Filistin’in yok sayıldığı bu projenin özünde büyük İsrail var elbette. Bu son Ortadoğu projesinde; zengin Arapların parası ile İsrail’i buluşturarak daha zengin bir İsrail yaratmak hatta Suudilerle İran’ı barıştırarak İsrail’i daha büyük bir korumaya almak gibi daha birçok çıkar hesapları var. Bu oyunun senaristi ABD, aparat olarak kullandığı İsrail’le bu kirli oyunu sergilemekte. Batı ise tüm bu olup bitenler karşısında her zaman olduğu gibi gözünü, kulağını kapatıp susuyor.

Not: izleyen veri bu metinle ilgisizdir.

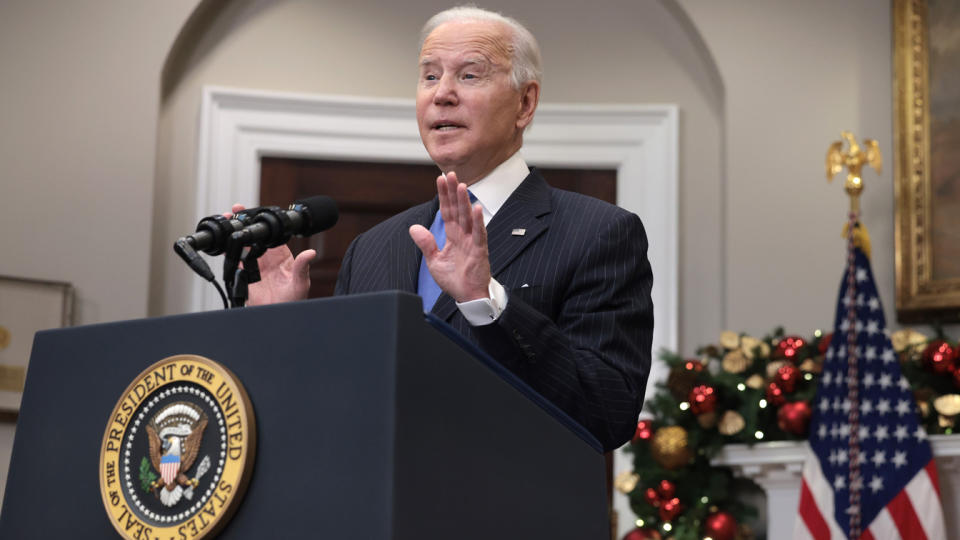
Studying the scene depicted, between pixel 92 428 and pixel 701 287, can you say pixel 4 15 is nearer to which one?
pixel 701 287

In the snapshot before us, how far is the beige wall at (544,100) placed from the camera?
448 centimetres

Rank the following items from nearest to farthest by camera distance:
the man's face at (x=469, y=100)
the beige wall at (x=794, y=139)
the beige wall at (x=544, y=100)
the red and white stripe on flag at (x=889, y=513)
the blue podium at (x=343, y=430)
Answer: the blue podium at (x=343, y=430) → the man's face at (x=469, y=100) → the red and white stripe on flag at (x=889, y=513) → the beige wall at (x=544, y=100) → the beige wall at (x=794, y=139)

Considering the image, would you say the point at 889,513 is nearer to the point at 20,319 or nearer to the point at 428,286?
the point at 428,286

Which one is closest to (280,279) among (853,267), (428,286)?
(428,286)

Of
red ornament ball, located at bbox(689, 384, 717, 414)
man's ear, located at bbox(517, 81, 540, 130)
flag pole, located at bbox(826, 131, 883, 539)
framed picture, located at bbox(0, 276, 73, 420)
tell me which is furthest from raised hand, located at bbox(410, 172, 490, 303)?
framed picture, located at bbox(0, 276, 73, 420)

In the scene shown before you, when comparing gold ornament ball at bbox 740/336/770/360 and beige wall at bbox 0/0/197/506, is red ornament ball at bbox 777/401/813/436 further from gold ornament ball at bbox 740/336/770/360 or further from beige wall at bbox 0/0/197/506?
beige wall at bbox 0/0/197/506

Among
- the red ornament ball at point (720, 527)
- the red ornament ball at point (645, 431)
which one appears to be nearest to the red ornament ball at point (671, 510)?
the red ornament ball at point (720, 527)

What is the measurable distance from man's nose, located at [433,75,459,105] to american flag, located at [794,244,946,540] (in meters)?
2.42

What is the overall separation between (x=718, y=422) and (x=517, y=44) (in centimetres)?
248

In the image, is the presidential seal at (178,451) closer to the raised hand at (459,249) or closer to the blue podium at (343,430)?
the blue podium at (343,430)

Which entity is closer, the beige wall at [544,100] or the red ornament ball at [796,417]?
the red ornament ball at [796,417]

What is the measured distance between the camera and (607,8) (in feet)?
16.5

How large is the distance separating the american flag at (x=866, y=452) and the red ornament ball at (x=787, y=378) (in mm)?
105

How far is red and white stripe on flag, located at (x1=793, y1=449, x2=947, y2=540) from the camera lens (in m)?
3.82
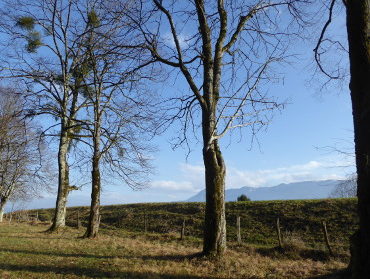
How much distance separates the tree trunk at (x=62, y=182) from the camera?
17.1 meters

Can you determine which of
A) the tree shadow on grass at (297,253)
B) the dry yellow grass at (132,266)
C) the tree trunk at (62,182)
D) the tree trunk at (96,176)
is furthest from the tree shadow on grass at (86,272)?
the tree trunk at (62,182)

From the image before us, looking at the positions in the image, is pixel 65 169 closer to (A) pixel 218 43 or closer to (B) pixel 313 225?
(A) pixel 218 43

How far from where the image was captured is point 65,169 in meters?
18.1

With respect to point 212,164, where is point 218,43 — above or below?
above

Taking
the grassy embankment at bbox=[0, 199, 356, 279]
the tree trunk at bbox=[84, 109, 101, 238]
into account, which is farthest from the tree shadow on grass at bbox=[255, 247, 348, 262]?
the tree trunk at bbox=[84, 109, 101, 238]

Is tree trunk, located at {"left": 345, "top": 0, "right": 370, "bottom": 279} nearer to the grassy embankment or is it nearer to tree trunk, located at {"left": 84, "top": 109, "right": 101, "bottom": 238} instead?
the grassy embankment

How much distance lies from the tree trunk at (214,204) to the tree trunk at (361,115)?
139 inches

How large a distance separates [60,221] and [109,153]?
5.24 meters

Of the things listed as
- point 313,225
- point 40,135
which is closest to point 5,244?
point 40,135

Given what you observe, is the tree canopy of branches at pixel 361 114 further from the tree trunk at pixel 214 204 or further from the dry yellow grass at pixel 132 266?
the tree trunk at pixel 214 204

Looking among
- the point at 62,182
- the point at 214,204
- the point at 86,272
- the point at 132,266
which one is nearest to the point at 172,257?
the point at 132,266

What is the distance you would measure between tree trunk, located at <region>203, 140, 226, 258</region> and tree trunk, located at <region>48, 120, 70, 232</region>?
11014 mm

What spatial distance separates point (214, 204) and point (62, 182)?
1204 cm

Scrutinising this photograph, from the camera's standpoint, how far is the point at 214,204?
8.26 m
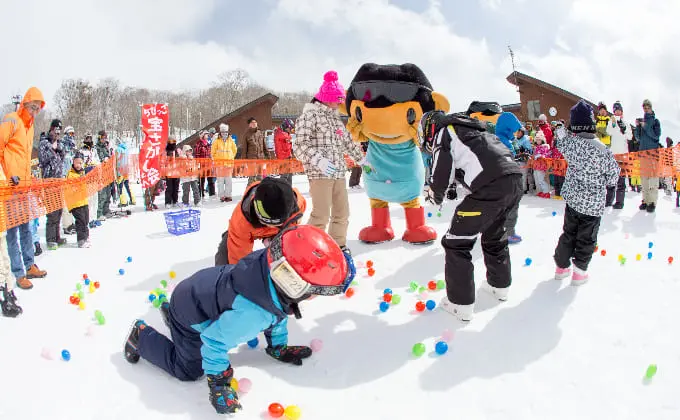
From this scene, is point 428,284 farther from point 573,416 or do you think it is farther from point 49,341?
point 49,341

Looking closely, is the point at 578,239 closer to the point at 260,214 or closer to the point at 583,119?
the point at 583,119

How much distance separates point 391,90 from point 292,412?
430 centimetres

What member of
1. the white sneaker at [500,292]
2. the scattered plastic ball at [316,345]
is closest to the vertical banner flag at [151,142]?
the scattered plastic ball at [316,345]

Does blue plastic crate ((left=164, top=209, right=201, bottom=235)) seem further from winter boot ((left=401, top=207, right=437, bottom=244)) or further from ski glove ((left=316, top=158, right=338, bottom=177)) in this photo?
winter boot ((left=401, top=207, right=437, bottom=244))

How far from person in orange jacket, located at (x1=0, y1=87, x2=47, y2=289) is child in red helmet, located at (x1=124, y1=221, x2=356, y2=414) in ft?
9.13

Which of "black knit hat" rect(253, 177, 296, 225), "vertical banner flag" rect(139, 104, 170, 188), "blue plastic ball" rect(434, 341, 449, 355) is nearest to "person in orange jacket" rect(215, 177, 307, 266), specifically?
"black knit hat" rect(253, 177, 296, 225)

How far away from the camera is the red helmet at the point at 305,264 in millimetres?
2350

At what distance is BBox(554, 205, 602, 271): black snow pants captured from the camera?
Result: 4402 millimetres

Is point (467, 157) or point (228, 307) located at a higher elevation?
point (467, 157)

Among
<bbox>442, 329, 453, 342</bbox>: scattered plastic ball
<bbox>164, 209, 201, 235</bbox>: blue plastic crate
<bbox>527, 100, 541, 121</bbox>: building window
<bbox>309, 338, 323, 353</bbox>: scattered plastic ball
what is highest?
<bbox>527, 100, 541, 121</bbox>: building window

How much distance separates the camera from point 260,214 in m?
3.39

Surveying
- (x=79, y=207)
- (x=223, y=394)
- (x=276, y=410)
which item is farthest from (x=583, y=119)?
(x=79, y=207)

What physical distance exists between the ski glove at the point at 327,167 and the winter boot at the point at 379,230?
1348mm

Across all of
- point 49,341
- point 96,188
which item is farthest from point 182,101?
point 49,341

Dünyada her çağda savaşlar yaşanmıştır. Ancak günümüzde içinde bulunduğumuz bu zaman diliminde yaşadığımız; etnik/ırkçı, sınır çizme, yer değiştirme, toprak ele geçirme, en önemlisi de içinde bulunulan coğrafya da dengeleri değiştirme amaçlı bu savaş, büyük yıkımları/çöküşleri/savrulmaları beraberinde getirdiği/getireceği kaçınılmaz.
Olanları, Filistin/İsrail taraflarını ele alarak irdelersek,
Filistin: İsrail’e karşı verdikleri mücadele elbette haklı bir mücadele. Ancak Hamas’ın, sivillere yönelik şiddeti/vahşeti içine alan terörist eylemlerini de hoş görmek mümkün olmadığı gibi haklı bir davanın arkasına gizlenip meşrulaştırmamak da gerekir.
İsrail: Bölgede Amerikan emperyalizminin aparatı olan, işgalci, yok edici/katil Siyonist düşüncenin bir an gelip ABD'nin bile desteğini çekebileceğini, derin bir yalnızlığa sürüklenebileceğini düşünmeden tüm faşist kafalar gibi gözü kör. Oysa Filistin’e yaşam hakkı tanımadığı sürece kendisinin de yaşam hakkının olmadığını algılamalı.
Bölgede yaşanan gerilimin/şiddetin/savaşın çözümü; tüm dünya ülkelerinin bir araya gelerek ortaya koyacakları siyasi çözümde yatmakta.
Alınacak kararlarla; İsrail’in, Filistin topraklarındaki işgaline son vermesi/Filistin’i-Filistinlileri yok sayan, topraklarından ve tarihten silen tüm yaptırım ve anlaşmalardan uzak durması/ Filistinlilerin hakkını teslim etmesi sağlanmalıdır.
Bu aşamada Türkiye’nin üstlenmesi gereken role gelirsek, tüm barış çabalarına katkı sağlamalı ama Ortadoğu bataklığından da uzak durmalıdır.
Sonuç: Dünya uluslarının bir araya gelerek vakit kaybetmeden bu savaşa son vermeleri gerekir. Aksi takdirde insanlık, ‘Ortadoğu’nun Kan Gölü’nde boğulmaya mahkum olacak.